Alabama Hyundai suppliers face continuing child labor allegations

Published 5:09 pm Monday, December 19, 2022

Two local operations are among the four major Hyundai Motor Manufacturing of Alabama and Kia America auto parts suppliers accused of using child labor this in 2022.

Reuters reported state and federal agencies are looking into allegations children have worked in four Alabama plants and as many as six additional supplier operations in southern states.

Hwashin U.S.A.’s Greenville factory falls among those most recently alleged to have employed minors. A 14-year-old Guatemalan girl worked there in May assembling auto body components, according to Reuters interviews with the child’s father and law enforcement officials.

A Hwashin statement issued Wednesday asserted the supplier’s policy is never to employ any worker, whether on a temporary or permanent basis who is not of legally employable age. 

“To the best of our knowledge, Hwashin has not hired any underage worker,” the statement noted.

While Hwashin representatives say they are unaware of any investigation as described in the Reuters report, the supplier will cooperate fully with all relevant agencies, regulatory bodies, and lawful investigations.

Surge Staffing in Greenville supplies workers to the local Hwashin operation. The firm’s manager, Ashley Thornton, was unavailable to comment.

Recent allegations against Hwashin and Korean-owned auto parts supplier Ajin Industrial Co. in Cusseta came on the heels of a July Reuters report alleging SMART Alabama LLC employed child workers as young as 12 in its plant just north of Luverne.

Representatives of JSS Staffing, another Greenville agency reported to supply workers for Hwashin’s Greenville plant and SMART, were unreachable for comments.

While rumors swirled in late October that Hyundai had cut ties with SMART, representatives for SMART confirmed the Alabama auto parts supplier had severed relations with a local third-party staffing agency which supplied workers for the plant.

A statement released by SMART notes the auto supplier does not permit anyone under 18 to work in its facility and follows all applicable federal and state laws with the expectation that any company it partners with will do the same.

Executives of SMART learned in February that Best Practices Solutions had placed an underage temporary worker in its Luverne facility. The parts supplier said it had no reason to suspect the worker was a minor and took immediate action to confirm and ensure no other underage workers labored in the plant.

Since February, SMART stopped accepting temporary workers through BPS and on July 11, it ceased placements from JSS as well. By September, SMART had severed all ties with those firms.

According to SMART’s statement, the U.S. Department of Labor opened an investigation into child labor compliance within the Luverne facility in August. The supplier said it had cooperated fully with the investigation, providing all requested documents and making management team members available for sworn interviews.

The supplier said it will continue to cooperate with the DOL investigation. In addition, SMART has retained an independent law firm to examine its compliance to labor laws and regulations. The examination is ongoing, but representatives said no other workers have been identified as ever working at SMART.

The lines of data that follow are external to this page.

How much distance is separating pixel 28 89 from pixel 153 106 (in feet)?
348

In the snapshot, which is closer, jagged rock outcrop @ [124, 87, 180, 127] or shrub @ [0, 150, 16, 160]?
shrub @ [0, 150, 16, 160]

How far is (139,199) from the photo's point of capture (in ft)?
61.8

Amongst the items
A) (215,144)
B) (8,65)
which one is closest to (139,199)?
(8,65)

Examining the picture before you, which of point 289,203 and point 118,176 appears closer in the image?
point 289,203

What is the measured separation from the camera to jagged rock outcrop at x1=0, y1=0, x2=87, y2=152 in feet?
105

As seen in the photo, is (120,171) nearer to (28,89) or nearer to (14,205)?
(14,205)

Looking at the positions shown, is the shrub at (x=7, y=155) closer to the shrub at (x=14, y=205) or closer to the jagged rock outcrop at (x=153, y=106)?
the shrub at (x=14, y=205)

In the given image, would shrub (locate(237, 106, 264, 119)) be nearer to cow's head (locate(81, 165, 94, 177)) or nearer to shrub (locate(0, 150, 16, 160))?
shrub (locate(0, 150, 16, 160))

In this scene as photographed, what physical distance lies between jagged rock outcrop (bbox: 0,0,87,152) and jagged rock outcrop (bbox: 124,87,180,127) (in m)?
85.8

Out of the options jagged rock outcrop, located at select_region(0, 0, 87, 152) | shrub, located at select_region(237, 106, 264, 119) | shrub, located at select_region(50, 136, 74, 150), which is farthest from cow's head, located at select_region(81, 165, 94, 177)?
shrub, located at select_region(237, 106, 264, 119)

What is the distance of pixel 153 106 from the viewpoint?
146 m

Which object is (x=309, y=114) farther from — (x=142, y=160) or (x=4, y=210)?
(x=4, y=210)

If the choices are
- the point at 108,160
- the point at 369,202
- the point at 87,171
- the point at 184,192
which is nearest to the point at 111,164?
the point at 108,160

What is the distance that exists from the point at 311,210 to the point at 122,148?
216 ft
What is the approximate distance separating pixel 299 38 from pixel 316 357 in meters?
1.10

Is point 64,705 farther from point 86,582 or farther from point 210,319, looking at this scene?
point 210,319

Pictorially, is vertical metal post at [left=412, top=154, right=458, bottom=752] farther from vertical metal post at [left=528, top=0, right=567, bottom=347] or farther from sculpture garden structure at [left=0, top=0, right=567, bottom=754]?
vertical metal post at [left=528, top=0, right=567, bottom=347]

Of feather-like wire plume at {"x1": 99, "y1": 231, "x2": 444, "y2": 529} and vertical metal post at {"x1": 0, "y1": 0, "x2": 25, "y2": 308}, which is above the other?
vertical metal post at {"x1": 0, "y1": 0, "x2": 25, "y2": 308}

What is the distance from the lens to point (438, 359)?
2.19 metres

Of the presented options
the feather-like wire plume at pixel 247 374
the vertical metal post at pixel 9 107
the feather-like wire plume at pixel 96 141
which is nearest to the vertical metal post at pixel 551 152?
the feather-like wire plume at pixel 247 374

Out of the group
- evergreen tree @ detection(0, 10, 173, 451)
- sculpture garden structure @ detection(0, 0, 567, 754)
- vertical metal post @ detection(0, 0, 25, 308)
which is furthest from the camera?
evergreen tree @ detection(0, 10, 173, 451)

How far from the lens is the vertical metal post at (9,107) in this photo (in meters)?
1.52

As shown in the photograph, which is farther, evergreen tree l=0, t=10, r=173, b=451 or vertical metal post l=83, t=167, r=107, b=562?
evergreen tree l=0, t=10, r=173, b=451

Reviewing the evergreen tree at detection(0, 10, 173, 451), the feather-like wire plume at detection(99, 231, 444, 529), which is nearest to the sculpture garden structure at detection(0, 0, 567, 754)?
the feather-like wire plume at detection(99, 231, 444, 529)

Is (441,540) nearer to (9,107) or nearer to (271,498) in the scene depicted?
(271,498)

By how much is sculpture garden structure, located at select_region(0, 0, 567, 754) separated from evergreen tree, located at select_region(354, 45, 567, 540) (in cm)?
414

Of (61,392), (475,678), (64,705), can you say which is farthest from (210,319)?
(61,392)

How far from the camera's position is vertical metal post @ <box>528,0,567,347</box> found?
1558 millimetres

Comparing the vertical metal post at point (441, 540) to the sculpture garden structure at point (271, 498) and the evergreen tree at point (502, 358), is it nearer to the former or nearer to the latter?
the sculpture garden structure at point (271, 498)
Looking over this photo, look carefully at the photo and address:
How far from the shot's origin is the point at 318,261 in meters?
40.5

According to Reuter’s latest report, the use of third-party staffing agencies is common among Hyundai and KIA parts suppliers. These agencies, the report said, have fired foreign workers from at least five factories since the original July report.

Representatives from SMART say the supplier has increased its effort to recruit and hire from the Luverne community with a goal of increasing the number of regular employees and decreasing reliance on temporary workers.

“We remain committed to full compliance with the law and will continue to insist that companies providing us with temporary workers do so as well,” the statement noted.

Hwashin confirmed it also utilized several staffing agencies to place temporary workers at the Greenville facility, expecting the agencies to follow labor laws. The supplier said it is not involved in day-to-day recruiting or other business of these companies.

“Hwashin has made it clear to the firms supplying temporary workers for its facility that it will not do business with any company that proves a worker who is not of employable age,” representatives said.